A slow movement is not a long movement played slowly. It is a different piece.
The third movement of the D minor sonata is the heaviest. It is in D minor, like the Largo, but the harmonic weight sits differently — the Largo leans on the first beat, the Adagio leans on the second. The melodic gesture is also different: where the Largo descends, the Adagio climbs and then suspends. The long notes are dissonances waiting to resolve, and they need ornament to feel alive while they sit.
The opening
Read the first four bars at quarter = 55. The opening note F is held, then descends to E and D, then climbs back. The second phrase suspends on the dominant.

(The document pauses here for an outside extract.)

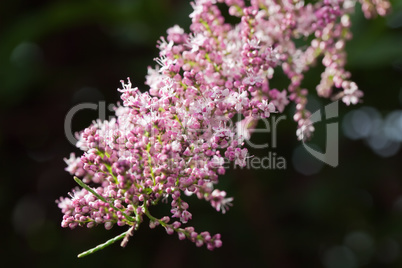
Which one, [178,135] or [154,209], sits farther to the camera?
[154,209]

Already the affect is different from the Largo — deeper, more reflective.
Where the ornaments go
The Adagio is the place to apply the ornamentation procedures from Lessons 26–27 and 48. Four ornaments belong in this movement:
- Port de voix — an appoggiatura from the note below, on the long suspended Fs and Es.
- Mordent — on the cadential leading-tone (xC resolving to D), once per cadence.
- Trill — the final cadence's penultimate note, always.
- Flattement — on the closing long note D, after the trill has resolved.
The rule: one ornament per gesture, not per note. A note can take a port de voix or a mordent, not both. If a phrase already has a trill, do not add a flattement to the previous note — let the trill be the colour of the cadence.
Drill — the cadence with full ornamentation
The closing cadence of the Adagio is the densest ornamental moment in the movement. Practise it isolated, slowly, ornaments and all, before integrating it back into the run-through.
Breath planning
The Adagio's phrases are long. Mark breath points before practising the movement at tempo — one breath every two bars, at the end of a slurred group, never mid-suspension. The phrasing in the score (slurs) tells you where breaths cannot go; the rest is your judgement.
Practice plan — one week
- Sessions 1–2 — ornament drill in isolation
- Practise the four ornaments above as separate gestures, applied to a held note. Stop when each ornament feels reliable.
- Sessions 3–4 — ornaments applied to the Adagio
- Play the Adagio at half tempo with the ornaments in place. Tempo comes after the ornaments feel natural.
- Session 5 — the Adagio at tempo, end-to-end
- One run at quarter = 55 with ornaments; record. Listen back. The ornaments should sound like the line, not like decorations on top of it.
Now play these
- Loeillet: Sonata in D minor — Movement III (Adagio)
- The piece of this lesson. Apply the ornaments and breath plan above.
- Handel: Sonata in A minor, HWV 362 — slow movements
- A second Baroque slow movement in the same style. Compare Handel's denser ornament density with Loeillet's restraint.
When the Adagio plays end-to-end at quarter = 55 with four ornaments placed and a breath plan that lets every suspension resolve, move on to Lesson 59.